SOURCE DOCUMENT:
[hibernate-dev] HSEARCH: Removing dynamic analyzer mapping?

Thu Jul 2 07:20:46 EDT 2015

On 2 July 2015 at 11:25, Hardy Ferentschik <hardy at hibernate.org> wrote:
> Hi,
>
>> This means we might need to drop our "Dynamic Analyzer" feature:
>>  http://docs.jboss.org/hibernate/search/5.4/reference/en-US/html_single/#_dynamic_analyzer_selection
>
> I think that seems rather harsh.

I agree, I'd be quite unhappy if it comes to that. If we do it, we
should at least provide an alternative way to handle multi-language
indexing.
Ideally we should provide something similar to the Dynamic Analyzer
feature but which also multiplexes an entity property into multiple
fieldnames;
for example
 property "title"
    -> title_en & analyzer en
    -> title_de & analyzer de

The selection would work based on the Discriminator field, much like
the current Dynamic Analyzer.
Still, even if we were to find the bandwidth to make that, we'd need a
deprecation path for the existing feature. So for now I'm focusing on
trying to keep the existing feature to work somehow, we can then work
on the better solution as follow-up step.

EXERCISES:
A) In the mailing list message, rewrite the paragraph that starts "The selection would work" as a short bulleted list that keeps its main facts.
B) Copy the mailing list message word for word, from "Ideally we should" up to and including "current Dynamic Analyzer.".
C) Answer these questions using the mailing list message:
(i) Who wrote the quoted message, and on what date?
(ii) Which field would the selection in the proposed alternative be based on?
(iii) In the "title" example, which field name goes with analyzer de?

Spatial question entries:
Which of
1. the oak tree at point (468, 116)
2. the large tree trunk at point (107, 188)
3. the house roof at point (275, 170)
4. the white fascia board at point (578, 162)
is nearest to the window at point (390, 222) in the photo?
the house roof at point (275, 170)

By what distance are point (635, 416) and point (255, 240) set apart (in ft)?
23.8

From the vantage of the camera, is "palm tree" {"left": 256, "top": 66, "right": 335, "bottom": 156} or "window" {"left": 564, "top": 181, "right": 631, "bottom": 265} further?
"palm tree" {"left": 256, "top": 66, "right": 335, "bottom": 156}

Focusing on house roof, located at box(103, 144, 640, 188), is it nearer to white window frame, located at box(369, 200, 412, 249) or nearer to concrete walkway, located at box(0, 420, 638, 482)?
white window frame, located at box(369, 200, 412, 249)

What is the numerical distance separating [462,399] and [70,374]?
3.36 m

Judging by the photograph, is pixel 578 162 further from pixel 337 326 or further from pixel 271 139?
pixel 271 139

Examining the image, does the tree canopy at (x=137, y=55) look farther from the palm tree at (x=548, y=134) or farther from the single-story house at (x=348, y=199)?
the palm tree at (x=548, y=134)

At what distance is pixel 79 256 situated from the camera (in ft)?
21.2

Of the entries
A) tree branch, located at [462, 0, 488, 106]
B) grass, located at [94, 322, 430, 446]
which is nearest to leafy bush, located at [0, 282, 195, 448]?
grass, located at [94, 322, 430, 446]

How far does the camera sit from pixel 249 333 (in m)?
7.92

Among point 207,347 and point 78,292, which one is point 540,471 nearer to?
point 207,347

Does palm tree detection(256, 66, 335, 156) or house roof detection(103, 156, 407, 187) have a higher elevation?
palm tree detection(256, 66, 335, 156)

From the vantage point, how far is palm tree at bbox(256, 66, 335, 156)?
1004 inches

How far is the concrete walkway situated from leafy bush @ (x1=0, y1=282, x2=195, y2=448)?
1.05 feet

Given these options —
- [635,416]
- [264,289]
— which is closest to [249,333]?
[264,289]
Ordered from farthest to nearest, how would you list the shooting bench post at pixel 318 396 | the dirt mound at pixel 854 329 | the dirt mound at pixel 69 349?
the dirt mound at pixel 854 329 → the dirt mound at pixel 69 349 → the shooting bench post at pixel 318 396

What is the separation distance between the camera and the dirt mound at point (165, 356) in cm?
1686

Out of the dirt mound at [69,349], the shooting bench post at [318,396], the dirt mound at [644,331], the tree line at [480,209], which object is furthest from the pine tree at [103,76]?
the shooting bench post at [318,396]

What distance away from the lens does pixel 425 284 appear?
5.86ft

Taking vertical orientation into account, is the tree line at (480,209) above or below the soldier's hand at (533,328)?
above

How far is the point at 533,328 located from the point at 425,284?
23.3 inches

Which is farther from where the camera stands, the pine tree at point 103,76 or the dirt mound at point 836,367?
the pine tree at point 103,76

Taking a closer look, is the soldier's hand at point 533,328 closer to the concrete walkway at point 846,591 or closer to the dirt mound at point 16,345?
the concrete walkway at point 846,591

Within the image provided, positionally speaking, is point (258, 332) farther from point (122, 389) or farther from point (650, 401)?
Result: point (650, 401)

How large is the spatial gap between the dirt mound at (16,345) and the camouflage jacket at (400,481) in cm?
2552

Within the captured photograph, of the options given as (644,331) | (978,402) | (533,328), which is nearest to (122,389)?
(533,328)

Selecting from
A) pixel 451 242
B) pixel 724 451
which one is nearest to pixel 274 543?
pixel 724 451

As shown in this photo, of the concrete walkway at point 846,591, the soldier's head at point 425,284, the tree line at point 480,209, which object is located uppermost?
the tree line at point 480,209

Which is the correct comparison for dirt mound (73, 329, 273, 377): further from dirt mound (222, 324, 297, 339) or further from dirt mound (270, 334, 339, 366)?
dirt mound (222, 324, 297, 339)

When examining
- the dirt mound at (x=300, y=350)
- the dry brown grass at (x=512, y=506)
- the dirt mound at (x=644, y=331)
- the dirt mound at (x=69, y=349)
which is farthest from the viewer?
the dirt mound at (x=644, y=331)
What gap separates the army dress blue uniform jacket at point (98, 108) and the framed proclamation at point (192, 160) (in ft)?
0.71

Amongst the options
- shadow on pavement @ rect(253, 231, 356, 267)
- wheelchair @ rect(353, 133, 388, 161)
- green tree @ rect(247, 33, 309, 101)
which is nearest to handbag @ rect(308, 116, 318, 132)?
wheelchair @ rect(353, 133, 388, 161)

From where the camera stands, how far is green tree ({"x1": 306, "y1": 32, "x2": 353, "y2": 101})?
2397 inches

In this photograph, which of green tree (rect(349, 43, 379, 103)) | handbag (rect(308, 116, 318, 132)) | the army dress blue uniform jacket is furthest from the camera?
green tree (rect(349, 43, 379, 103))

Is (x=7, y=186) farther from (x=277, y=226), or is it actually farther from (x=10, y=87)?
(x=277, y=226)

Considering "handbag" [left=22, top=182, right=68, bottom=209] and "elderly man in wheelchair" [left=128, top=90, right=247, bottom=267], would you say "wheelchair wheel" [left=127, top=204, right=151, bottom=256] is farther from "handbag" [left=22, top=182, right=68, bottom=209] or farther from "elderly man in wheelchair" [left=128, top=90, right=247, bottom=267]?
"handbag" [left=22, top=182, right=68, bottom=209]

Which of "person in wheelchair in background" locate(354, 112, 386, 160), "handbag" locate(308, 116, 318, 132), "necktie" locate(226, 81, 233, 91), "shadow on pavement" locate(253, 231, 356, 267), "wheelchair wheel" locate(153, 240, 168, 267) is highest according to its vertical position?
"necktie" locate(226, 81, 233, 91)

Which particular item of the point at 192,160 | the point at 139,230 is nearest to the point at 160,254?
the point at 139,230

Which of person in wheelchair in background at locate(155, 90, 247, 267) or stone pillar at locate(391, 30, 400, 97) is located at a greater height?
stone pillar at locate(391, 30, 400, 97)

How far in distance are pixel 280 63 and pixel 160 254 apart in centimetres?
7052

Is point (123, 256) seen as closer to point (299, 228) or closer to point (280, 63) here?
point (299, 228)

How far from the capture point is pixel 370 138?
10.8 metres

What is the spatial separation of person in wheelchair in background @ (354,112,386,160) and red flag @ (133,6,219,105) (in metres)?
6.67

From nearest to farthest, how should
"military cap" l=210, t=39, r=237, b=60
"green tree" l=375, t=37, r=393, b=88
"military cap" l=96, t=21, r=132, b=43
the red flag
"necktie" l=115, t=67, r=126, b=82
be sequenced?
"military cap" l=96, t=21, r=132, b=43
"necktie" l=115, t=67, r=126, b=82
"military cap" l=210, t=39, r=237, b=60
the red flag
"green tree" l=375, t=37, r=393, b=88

ANSWERS TO THE EXERCISES:
A)
- Selection would be based on the Discriminator field, like the current Dynamic Analyzer.
- Even with time to build this, the existing feature would need a deprecation path.
- For now, the focus is on keeping the existing feature working.
- The better solution would come as a follow-up step.

B)
Ideally we should provide something similar to the Dynamic Analyzer
feature but which also multiplexes an entity property into multiple
fieldnames;
for example
 property "title"
    -> title_en & analyzer en
    -> title_de & analyzer de

The selection would work based on the Discriminator field, much like
the current Dynamic Analyzer.

C)
(i) Hardy Ferentschik, on 2 July 2015.
(ii) The Discriminator field.
(iii) title_de.